Personnellement, je n’adhère pas à la croyance extrême de certains Suédois selon laquelle les immigrés viennent en grande partie dans notre pays pour exploiter son généreux système de protection sociale. Mais selon la Commission européenne, dans l’état actuel des choses, le taux de chômage des résidents nés à l’étranger est plus de quatre fois supérieur à celui des Suédois de souche. Il va de soi que cela engendre l’exclusion.
Et il n’est peut-être pas surprenant que 2022 soit en passe de devenir la pire année jamais enregistrée en matière de violence, avec près de 50 fusillades meurtrières à ce jour, une réalité qui s’avère un casse-tête majeur pour le gouvernement de coalition de centre-gauche d’Andersson, au pouvoir depuis 2014. Et son propre parti social-démocrate a supervisé des années, voire des décennies, de politique d’intégration ratée sous les premiers ministres précédents.
Offrir refuge à ceux qui fuient la guerre est toujours la bonne chose à faire, mais l’expérience suédoise du multiculturalisme semble avoir empiré depuis 2016.
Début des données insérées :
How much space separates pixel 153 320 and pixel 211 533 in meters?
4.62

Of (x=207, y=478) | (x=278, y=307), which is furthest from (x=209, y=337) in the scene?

Je ne suggère pas que les Syriens, ou tout autre groupe de migrants, soient tenus pour responsables de l’augmentation de la criminalité des gangs. Il convient particulièrement de souligner que le modèle d’intégration suédois échouait bien avant leur arrivée, poussant même certains Suédois naturalisés, dont d’autres d’origine moyen-orientale, à soutenir l’extrême droite dans le but de limiter l’immigration.
Mais maintenant, le deuxième plus grand parti du pays, les démocrates suédois, a pour mission de restaurer ce qu’ils perçoivent comme les valeurs suédoises traditionnelles. Historiquement exclus du pouvoir en raison de la réticence des autres partis à s’associer à eux, ils devraient obtenir environ 20% des voix demain, et ils pourraient être sur la bonne voie pour jouer un rôle clé dans une éventuelle coalition de centre-droit qui pourrait finir par diriger le pays pendant les quatre prochaines années.
Ce serait leur première fois au gouvernement, et cela changerait certainement la donne pour le pays. Les priorités des partis comprennent la fin des quartiers ségrégués, la lutte contre le crime organisé et la limitation de l’immigration.
Bien que je puisse moralement être en désaccord avec la fermeture de nos frontières à ceux qui en ont besoin, c’est peut-être la meilleure façon de recalibrer au moins temporairement après des décennies de politiques qui ont échoué.
Alors qu’il est impossible de revenir en arrière sur l’immigration, la Suède doit trouver un moyen de résoudre son problème d’intégration avant qu’il ne soit trop tard. Et la seule façon d’y parvenir est de reconnaître la Suède d’aujourd’hui pour ce qu’elle est vraiment une société multiculturelle.
Alors que l’extrême droite s’emploie effectivement à rendre la Suède encore plus grande, je suis convaincu que nous devons forger une identité nationale plus inclusive qui reconnaisse les changements démographiques des dernières décennies, tout en embrassant les doubles héritages uniques désormais présents dans tout notre pays.
Ce n’est qu’en reconnaissant qui nous sommes qu’il est possible de créer une société qui n’engendre pas l’exclusion ou pire, la criminalité.